At a most basic level, we use AWS with our services spread across three availability zones in a single region. In the future, we’ll also expand to several regions for even higher reliability, as well as improved response times for global usage.
All the individual components of our architecture run across all three of these availability zones, and even a complete failure of a single zone is not enough to seriously impact our systems.
Our entire infrastructure runs in a Private VPC, with no outside network access except through our primary load balancer, which allows only incoming traffic, and a NAT gateway, which allows outbound traffic for limited use.
The foundational configuration for our use of AWS is all managed through Terraform.
We’ve found infrastructure as code immensely helpful for at least the following reasons:
Our use of Terraform also makes us comfortable that we could handle many disaster recovery scenarios that would normally be daunting: we are already frequently creating new infrastructure, so we are confident in our workflows and that we understand all the pieces involved.
And best of all, we find the Terraform documentation to be incredibly comprehensive, consistent, and writing Terraform code is far less painful than clicking through a thousand different UIs on the AWS website.

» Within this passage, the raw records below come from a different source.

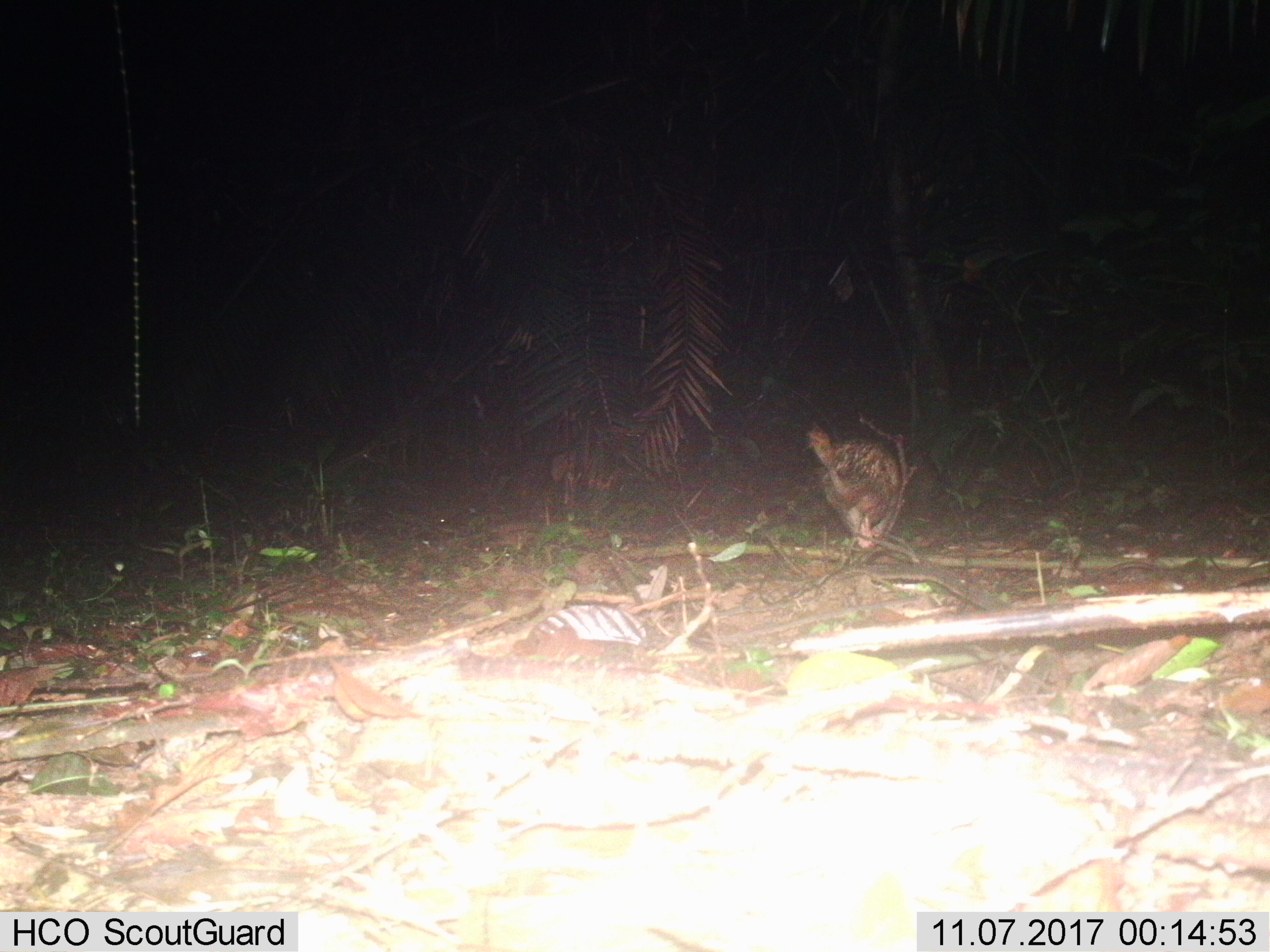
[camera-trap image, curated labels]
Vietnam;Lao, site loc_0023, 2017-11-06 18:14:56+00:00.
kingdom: Animalia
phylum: Chordata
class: Mammalia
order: Rodentia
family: Hystricidae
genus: Atherurus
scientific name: Atherurus macrourus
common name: asiatic brush-tailed porcupine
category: asiatic brush tailed porcupine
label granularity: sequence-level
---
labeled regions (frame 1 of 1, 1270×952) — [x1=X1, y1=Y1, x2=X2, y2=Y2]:
asiatic brush tailed porcupine: [x1=805, y1=421, x2=901, y2=548]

As much as possible, we avoid running anything as a one-off instance. Even our dev environments all use Auto Scaling Groups with a fixed size of one.
Its often overlooked, but the Auto Scaling Group is probably one of the biggest advantages of using a major cloud provider like AWS. It’s not even the scaling part that matters, but the ability to reliably ensure a given number of instances are running, and replacing failed instances automatically.
While an Auto Scaling Group doesn’t free you from having to design a system to handle failure, it does make it easier to recover from failure. Often, the process is completely automatic.
Several times since our launch a year and a half ago, failures of individual instances within our infrastructure have resulted in nothing more than two or three minutes of slightly increased response times as our Auto Scaling Group detects the failed instance and provisions a new one.
At Geocode Earth we make heavy use of Kubernetes to build a scalable and reliable system.
While Kubernetes can bring a lot of complexity, we’ve found that using it gives us access to valuable safety nets that would otherwise require many individual tools.
Primarily, Kubernetes has many features that either eliminate entire classes of failure, or detect failure before it has a chance to impact live traffic.
For example, the powerful health checks can help prevent a deployment of bad code or configuration from shutting down perfectly working services and replacing them with broken ones. Believe it or not, this type of failure is one of the biggest causes of downtime, and the tools Kubernetes provides for avoiding them are well designed and highly effective.
There’s a saying in aviation:
A superior pilot uses their superior judgement to avoid situations which require the use of their superior skill.
Basically, it means that making your life more difficult than you have but managing anyway is a failure, rather than a success.
We take a similar approach to our infrastructure, and try to make the job of successfully managing it as easy as possible. One of the biggest ways to do this is to avoid stateful workloads.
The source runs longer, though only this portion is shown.